▶ EXCERPTED TEXT
::::::

Skip to content

Activations Parallel

Activation functions introduce non-linearity to the network. Located in Gradien.NN.Activations.

Standard

FunctionDefinition
ReLU(x)max(0, x)
Sigmoid(x)1 / (1 + exp(-x))
Tanh(x)(exp(x) - exp(-x)) / (exp(x) + exp(-x))

Probability

Softmax

Converts a vector of values to a probability distribution. The elements of the output vector are in range (0, 1) and sum to 1.

lua
(logits: Tensor) -> Tensor
lua
local probs = Gradien.NN.Softmax.forward(logits)

Advanced

GELU

Gaussian Error Linear Unit. Often used in Transformers.

lua
(x: Tensor) -> Tensor

LeakyReLU

ReLU with a small slope for negative values to prevent dead neurons.

lua
(x: Tensor, alpha: number?) -> Tensor -- alpha defaults to 0.01

ELU

Exponential Linear Unit.

lua
(x: Tensor, alpha: number?) -> Tensor -- alpha defaults to 1.0

SwiGLU

Swish-Gated Linear Unit. Requires two inputs.

lua
(a: Tensor, b: Tensor) -> Tensor

SwiGLUSplit

Splits the input tensor into two halves and applies SwiGLU.

lua
(x: Tensor, hidden: number?) -> Tensor

SiLU (Swish)

x * sigmoid(x)

lua
(x: Tensor) -> Tensor

Mish

x * tanh(ln(1 + exp(x)))

lua
(x: Tensor) -> Tensor

SeLU

Scaled Exponential Linear Unit.

lua
(x: Tensor, alpha: number?, lambda: number?) -> Tensor

::::::

▶ SET OF TASKS
• A. On the activation functions page, rewrite the paragraph beginning "Converts a vector of values" as a short bulleted list that keeps its main facts.
• B. Retype the activation functions page between "FunctionDefinition" and "and sum to 1.", inclusive.
The entries after this point come from a separate source.

▶ DATA SECTION
::::::

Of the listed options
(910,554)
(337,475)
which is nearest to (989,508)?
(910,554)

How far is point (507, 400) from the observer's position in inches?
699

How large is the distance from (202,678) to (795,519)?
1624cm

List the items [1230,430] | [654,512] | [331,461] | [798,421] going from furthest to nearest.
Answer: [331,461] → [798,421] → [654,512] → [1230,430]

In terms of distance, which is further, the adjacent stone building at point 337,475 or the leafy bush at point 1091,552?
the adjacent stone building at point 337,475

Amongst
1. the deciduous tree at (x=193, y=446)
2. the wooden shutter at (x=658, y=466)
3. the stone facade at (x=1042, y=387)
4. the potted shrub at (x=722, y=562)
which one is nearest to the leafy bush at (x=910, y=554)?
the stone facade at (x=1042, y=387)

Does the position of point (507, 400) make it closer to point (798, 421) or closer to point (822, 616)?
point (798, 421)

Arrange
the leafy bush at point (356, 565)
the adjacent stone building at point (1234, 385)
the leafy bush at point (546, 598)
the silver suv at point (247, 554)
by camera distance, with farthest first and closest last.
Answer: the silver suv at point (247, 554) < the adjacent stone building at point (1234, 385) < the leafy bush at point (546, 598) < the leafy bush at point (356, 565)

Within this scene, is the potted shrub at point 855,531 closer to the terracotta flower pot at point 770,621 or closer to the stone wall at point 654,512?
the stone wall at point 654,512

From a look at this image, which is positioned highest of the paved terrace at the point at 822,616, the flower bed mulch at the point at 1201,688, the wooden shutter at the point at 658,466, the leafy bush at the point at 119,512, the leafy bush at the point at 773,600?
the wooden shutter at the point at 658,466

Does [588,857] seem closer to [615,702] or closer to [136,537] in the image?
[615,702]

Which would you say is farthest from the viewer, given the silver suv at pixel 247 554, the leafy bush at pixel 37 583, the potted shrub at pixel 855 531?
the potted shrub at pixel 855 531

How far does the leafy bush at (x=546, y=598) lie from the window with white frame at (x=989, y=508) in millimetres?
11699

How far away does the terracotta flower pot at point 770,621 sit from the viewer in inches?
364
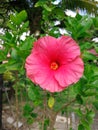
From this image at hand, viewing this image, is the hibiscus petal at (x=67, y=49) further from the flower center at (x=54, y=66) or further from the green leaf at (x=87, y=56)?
the green leaf at (x=87, y=56)

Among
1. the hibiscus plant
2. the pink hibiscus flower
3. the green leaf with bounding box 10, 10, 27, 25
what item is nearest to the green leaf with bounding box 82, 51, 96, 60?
the hibiscus plant

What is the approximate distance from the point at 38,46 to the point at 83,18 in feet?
1.32

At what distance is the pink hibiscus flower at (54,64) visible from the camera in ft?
4.51

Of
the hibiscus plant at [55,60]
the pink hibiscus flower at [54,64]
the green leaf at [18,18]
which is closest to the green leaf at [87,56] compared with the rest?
the hibiscus plant at [55,60]

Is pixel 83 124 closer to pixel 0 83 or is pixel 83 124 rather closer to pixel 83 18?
pixel 83 18

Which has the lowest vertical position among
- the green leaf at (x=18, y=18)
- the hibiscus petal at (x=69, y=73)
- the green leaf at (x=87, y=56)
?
the hibiscus petal at (x=69, y=73)

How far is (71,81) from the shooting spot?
4.53 ft

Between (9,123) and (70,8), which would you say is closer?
(9,123)

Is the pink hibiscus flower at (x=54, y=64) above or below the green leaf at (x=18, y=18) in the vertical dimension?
below

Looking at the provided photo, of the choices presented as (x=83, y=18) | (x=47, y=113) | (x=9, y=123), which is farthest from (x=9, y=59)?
(x=9, y=123)

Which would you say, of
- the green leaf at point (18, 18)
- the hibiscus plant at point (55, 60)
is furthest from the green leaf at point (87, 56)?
the green leaf at point (18, 18)

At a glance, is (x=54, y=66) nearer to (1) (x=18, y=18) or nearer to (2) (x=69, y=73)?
(2) (x=69, y=73)

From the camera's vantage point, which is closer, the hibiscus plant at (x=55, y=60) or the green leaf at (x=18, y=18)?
the hibiscus plant at (x=55, y=60)

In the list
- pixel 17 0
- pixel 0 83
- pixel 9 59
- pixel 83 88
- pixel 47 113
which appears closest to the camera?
pixel 83 88
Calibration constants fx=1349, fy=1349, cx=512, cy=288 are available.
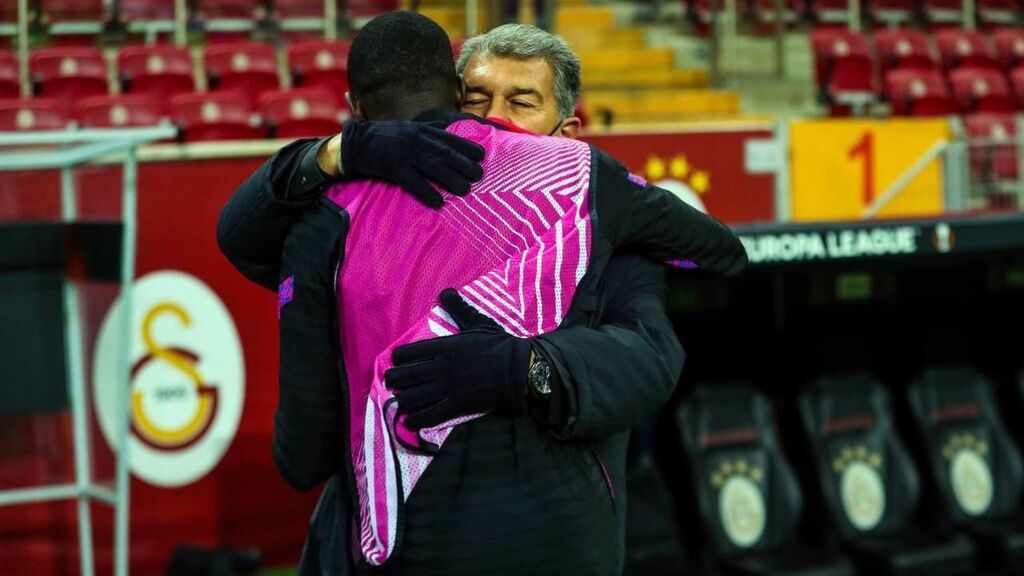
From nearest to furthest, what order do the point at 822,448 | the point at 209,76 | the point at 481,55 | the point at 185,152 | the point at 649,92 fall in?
the point at 481,55 < the point at 185,152 < the point at 822,448 < the point at 209,76 < the point at 649,92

::::::

▶ SOLUTIONS
• A.
- Turns a vector of values into a probability distribution.
- Each output element falls in the range (0, 1).
- The output elements sum to 1.

• B.
FunctionDefinition
ReLU(x)max(0, x)
Sigmoid(x)1 / (1 + exp(-x))
Tanh(x)(exp(x) - exp(-x)) / (exp(x) + exp(-x))

Probability

Softmax

Converts a vector of values to a probability distribution. The elements of the output vector are in range (0, 1) and sum to 1.